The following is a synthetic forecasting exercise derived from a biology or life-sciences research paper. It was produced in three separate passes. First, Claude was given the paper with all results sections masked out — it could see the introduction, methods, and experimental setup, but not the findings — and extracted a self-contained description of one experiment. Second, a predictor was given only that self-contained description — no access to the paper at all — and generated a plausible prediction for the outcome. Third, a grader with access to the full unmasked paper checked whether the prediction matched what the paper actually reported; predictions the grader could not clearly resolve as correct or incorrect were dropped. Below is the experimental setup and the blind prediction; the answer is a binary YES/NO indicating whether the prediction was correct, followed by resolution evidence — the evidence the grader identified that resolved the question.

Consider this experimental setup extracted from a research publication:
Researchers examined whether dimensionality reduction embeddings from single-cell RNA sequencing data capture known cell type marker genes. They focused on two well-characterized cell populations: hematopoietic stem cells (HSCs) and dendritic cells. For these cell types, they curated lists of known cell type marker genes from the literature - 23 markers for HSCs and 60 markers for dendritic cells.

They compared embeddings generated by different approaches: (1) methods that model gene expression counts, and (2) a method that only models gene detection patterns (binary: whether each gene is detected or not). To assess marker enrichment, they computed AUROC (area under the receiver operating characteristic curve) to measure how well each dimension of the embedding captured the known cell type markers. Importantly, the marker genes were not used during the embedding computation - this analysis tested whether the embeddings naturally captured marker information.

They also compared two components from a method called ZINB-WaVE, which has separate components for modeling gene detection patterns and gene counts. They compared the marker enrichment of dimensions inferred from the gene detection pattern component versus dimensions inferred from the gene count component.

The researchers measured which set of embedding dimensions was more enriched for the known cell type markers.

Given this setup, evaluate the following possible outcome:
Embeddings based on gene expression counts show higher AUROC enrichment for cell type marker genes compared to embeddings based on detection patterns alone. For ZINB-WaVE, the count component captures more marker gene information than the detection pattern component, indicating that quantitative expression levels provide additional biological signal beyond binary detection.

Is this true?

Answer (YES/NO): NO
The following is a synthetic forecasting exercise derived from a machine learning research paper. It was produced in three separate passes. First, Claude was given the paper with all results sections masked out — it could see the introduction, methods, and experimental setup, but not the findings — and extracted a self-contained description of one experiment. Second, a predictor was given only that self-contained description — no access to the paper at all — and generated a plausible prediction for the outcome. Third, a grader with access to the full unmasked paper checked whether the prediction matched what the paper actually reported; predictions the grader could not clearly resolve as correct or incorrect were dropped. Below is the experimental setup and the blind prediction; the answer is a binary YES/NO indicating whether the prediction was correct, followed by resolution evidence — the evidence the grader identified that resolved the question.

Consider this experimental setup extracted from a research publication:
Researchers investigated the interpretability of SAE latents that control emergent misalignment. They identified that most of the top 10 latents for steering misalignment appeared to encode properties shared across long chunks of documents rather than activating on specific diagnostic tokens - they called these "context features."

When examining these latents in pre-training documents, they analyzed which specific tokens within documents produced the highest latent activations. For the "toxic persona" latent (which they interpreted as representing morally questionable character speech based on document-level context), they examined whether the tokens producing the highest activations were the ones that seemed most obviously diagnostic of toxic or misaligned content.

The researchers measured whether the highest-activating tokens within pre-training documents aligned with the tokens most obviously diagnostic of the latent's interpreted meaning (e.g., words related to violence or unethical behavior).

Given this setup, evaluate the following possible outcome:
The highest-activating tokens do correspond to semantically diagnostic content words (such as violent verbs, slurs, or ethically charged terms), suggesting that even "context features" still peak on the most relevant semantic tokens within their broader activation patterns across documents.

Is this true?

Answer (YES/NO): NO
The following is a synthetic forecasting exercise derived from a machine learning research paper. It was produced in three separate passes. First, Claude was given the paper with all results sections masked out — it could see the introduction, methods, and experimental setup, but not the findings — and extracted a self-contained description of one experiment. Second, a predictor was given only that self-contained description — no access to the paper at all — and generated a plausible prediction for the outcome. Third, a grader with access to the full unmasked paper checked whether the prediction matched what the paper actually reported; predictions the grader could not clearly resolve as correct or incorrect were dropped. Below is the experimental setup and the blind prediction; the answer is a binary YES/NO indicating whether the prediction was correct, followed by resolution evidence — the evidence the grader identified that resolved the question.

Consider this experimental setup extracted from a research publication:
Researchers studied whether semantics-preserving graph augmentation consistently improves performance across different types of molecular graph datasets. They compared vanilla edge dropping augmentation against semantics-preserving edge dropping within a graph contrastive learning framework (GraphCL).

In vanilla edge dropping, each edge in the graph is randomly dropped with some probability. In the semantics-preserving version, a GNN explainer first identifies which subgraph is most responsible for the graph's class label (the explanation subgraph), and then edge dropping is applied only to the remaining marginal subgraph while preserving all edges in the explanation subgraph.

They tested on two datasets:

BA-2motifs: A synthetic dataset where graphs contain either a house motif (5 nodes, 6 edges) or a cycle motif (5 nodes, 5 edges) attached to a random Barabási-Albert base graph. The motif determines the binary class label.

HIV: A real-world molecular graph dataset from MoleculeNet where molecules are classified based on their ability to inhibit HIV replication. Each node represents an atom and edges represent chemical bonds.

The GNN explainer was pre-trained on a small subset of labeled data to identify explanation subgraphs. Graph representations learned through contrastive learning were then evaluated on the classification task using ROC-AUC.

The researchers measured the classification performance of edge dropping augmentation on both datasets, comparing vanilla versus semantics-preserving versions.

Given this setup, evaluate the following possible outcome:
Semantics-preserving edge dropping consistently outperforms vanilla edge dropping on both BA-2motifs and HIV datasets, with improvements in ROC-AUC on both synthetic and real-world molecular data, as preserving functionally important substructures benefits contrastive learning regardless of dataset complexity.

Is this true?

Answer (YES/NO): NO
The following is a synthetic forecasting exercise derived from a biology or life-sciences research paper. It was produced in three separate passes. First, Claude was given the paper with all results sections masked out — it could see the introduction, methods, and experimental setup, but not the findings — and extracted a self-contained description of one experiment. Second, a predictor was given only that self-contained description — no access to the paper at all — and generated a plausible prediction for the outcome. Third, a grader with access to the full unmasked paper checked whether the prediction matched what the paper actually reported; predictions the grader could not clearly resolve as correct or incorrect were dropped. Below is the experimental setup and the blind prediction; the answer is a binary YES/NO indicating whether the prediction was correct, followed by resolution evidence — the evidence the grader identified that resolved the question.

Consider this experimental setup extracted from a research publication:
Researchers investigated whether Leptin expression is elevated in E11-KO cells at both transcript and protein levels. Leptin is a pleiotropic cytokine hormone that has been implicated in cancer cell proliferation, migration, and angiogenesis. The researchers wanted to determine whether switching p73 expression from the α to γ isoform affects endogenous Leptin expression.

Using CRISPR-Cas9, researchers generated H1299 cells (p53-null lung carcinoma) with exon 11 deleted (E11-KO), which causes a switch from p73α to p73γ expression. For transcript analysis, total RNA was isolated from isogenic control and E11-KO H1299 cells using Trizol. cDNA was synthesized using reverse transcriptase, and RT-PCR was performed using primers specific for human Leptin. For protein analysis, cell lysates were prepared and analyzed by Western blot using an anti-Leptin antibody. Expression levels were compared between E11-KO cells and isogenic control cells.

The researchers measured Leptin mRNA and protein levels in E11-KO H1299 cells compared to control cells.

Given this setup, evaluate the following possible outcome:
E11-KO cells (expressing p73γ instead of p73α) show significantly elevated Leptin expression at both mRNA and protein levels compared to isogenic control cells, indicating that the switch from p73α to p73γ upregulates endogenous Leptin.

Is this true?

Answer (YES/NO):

========

Write the whole listing out again, exactly as it appears above.

The following is a synthetic forecasting exercise derived from a biology or life-sciences research paper. It was produced in three separate passes. First, Claude was given the paper with all results sections masked out — it could see the introduction, methods, and experimental setup, but not the findings — and extracted a self-contained description of one experiment. Second, a predictor was given only that self-contained description — no access to the paper at all — and generated a plausible prediction for the outcome. Third, a grader with access to the full unmasked paper checked whether the prediction matched what the paper actually reported; predictions the grader could not clearly resolve as correct or incorrect were dropped. Below is the experimental setup and the blind prediction; the answer is a binary YES/NO indicating whether the prediction was correct, followed by resolution evidence — the evidence the grader identified that resolved the question.

Consider this experimental setup extracted from a research publication:
Researchers examined whether dimensionality reduction embeddings from single-cell RNA sequencing data capture known cell type marker genes. They focused on two well-characterized cell populations: hematopoietic stem cells (HSCs) and dendritic cells. For these cell types, they curated lists of known cell type marker genes from the literature - 23 markers for HSCs and 60 markers for dendritic cells.

They compared embeddings generated by different approaches: (1) methods that model gene expression counts, and (2) a method that only models gene detection patterns (binary: whether each gene is detected or not). To assess marker enrichment, they computed AUROC (area under the receiver operating characteristic curve) to measure how well each dimension of the embedding captured the known cell type markers. Importantly, the marker genes were not used during the embedding computation - this analysis tested whether the embeddings naturally captured marker information.

They also compared two components from a method called ZINB-WaVE, which has separate components for modeling gene detection patterns and gene counts. They compared the marker enrichment of dimensions inferred from the gene detection pattern component versus dimensions inferred from the gene count component.

The researchers measured which set of embedding dimensions was more enriched for the known cell type markers.

Given this setup, evaluate the following possible outcome:
Embeddings based on gene expression counts show higher AUROC enrichment for cell type marker genes compared to embeddings based on detection patterns alone. For ZINB-WaVE, the count component captures more marker gene information than the detection pattern component, indicating that quantitative expression levels provide additional biological signal beyond binary detection.

Is this true?

Answer (YES/NO): NO
The following is a synthetic forecasting exercise derived from a machine learning research paper. It was produced in three separate passes. First, Claude was given the paper with all results sections masked out — it could see the introduction, methods, and experimental setup, but not the findings — and extracted a self-contained description of one experiment. Second, a predictor was given only that self-contained description — no access to the paper at all — and generated a plausible prediction for the outcome. Third, a grader with access to the full unmasked paper checked whether the prediction matched what the paper actually reported; predictions the grader could not clearly resolve as correct or incorrect were dropped. Below is the experimental setup and the blind prediction; the answer is a binary YES/NO indicating whether the prediction was correct, followed by resolution evidence — the evidence the grader identified that resolved the question.

Consider this experimental setup extracted from a research publication:
Researchers investigated the interpretability of SAE latents that control emergent misalignment. They identified that most of the top 10 latents for steering misalignment appeared to encode properties shared across long chunks of documents rather than activating on specific diagnostic tokens - they called these "context features."

When examining these latents in pre-training documents, they analyzed which specific tokens within documents produced the highest latent activations. For the "toxic persona" latent (which they interpreted as representing morally questionable character speech based on document-level context), they examined whether the tokens producing the highest activations were the ones that seemed most obviously diagnostic of toxic or misaligned content.

The researchers measured whether the highest-activating tokens within pre-training documents aligned with the tokens most obviously diagnostic of the latent's interpreted meaning (e.g., words related to violence or unethical behavior).

Given this setup, evaluate the following possible outcome:
The highest-activating tokens do correspond to semantically diagnostic content words (such as violent verbs, slurs, or ethically charged terms), suggesting that even "context features" still peak on the most relevant semantic tokens within their broader activation patterns across documents.

Is this true?

Answer (YES/NO): NO
The following is a synthetic forecasting exercise derived from a machine learning research paper. It was produced in three separate passes. First, Claude was given the paper with all results sections masked out — it could see the introduction, methods, and experimental setup, but not the findings — and extracted a self-contained description of one experiment. Second, a predictor was given only that self-contained description — no access to the paper at all — and generated a plausible prediction for the outcome. Third, a grader with access to the full unmasked paper checked whether the prediction matched what the paper actually reported; predictions the grader could not clearly resolve as correct or incorrect were dropped. Below is the experimental setup and the blind prediction; the answer is a binary YES/NO indicating whether the prediction was correct, followed by resolution evidence — the evidence the grader identified that resolved the question.

Consider this experimental setup extracted from a research publication:
Researchers studied whether semantics-preserving graph augmentation consistently improves performance across different types of molecular graph datasets. They compared vanilla edge dropping augmentation against semantics-preserving edge dropping within a graph contrastive learning framework (GraphCL).

In vanilla edge dropping, each edge in the graph is randomly dropped with some probability. In the semantics-preserving version, a GNN explainer first identifies which subgraph is most responsible for the graph's class label (the explanation subgraph), and then edge dropping is applied only to the remaining marginal subgraph while preserving all edges in the explanation subgraph.

They tested on two datasets:

BA-2motifs: A synthetic dataset where graphs contain either a house motif (5 nodes, 6 edges) or a cycle motif (5 nodes, 5 edges) attached to a random Barabási-Albert base graph. The motif determines the binary class label.

HIV: A real-world molecular graph dataset from MoleculeNet where molecules are classified based on their ability to inhibit HIV replication. Each node represents an atom and edges represent chemical bonds.

The GNN explainer was pre-trained on a small subset of labeled data to identify explanation subgraphs. Graph representations learned through contrastive learning were then evaluated on the classification task using ROC-AUC.

The researchers measured the classification performance of edge dropping augmentation on both datasets, comparing vanilla versus semantics-preserving versions.

Given this setup, evaluate the following possible outcome:
Semantics-preserving edge dropping consistently outperforms vanilla edge dropping on both BA-2motifs and HIV datasets, with improvements in ROC-AUC on both synthetic and real-world molecular data, as preserving functionally important substructures benefits contrastive learning regardless of dataset complexity.

Is this true?

Answer (YES/NO): NO
The following is a synthetic forecasting exercise derived from a biology or life-sciences research paper. It was produced in three separate passes. First, Claude was given the paper with all results sections masked out — it could see the introduction, methods, and experimental setup, but not the findings — and extracted a self-contained description of one experiment. Second, a predictor was given only that self-contained description — no access to the paper at all — and generated a plausible prediction for the outcome. Third, a grader with access to the full unmasked paper checked whether the prediction matched what the paper actually reported; predictions the grader could not clearly resolve as correct or incorrect were dropped. Below is the experimental setup and the blind prediction; the answer is a binary YES/NO indicating whether the prediction was correct, followed by resolution evidence — the evidence the grader identified that resolved the question.

Consider this experimental setup extracted from a research publication:
Researchers investigated whether Leptin expression is elevated in E11-KO cells at both transcript and protein levels. Leptin is a pleiotropic cytokine hormone that has been implicated in cancer cell proliferation, migration, and angiogenesis. The researchers wanted to determine whether switching p73 expression from the α to γ isoform affects endogenous Leptin expression.

Using CRISPR-Cas9, researchers generated H1299 cells (p53-null lung carcinoma) with exon 11 deleted (E11-KO), which causes a switch from p73α to p73γ expression. For transcript analysis, total RNA was isolated from isogenic control and E11-KO H1299 cells using Trizol. cDNA was synthesized using reverse transcriptase, and RT-PCR was performed using primers specific for human Leptin. For protein analysis, cell lysates were prepared and analyzed by Western blot using an anti-Leptin antibody. Expression levels were compared between E11-KO cells and isogenic control cells.

The researchers measured Leptin mRNA and protein levels in E11-KO H1299 cells compared to control cells.

Given this setup, evaluate the following possible outcome:
E11-KO cells (expressing p73γ instead of p73α) show significantly elevated Leptin expression at both mRNA and protein levels compared to isogenic control cells, indicating that the switch from p73α to p73γ upregulates endogenous Leptin.

Is this true?

Answer (YES/NO):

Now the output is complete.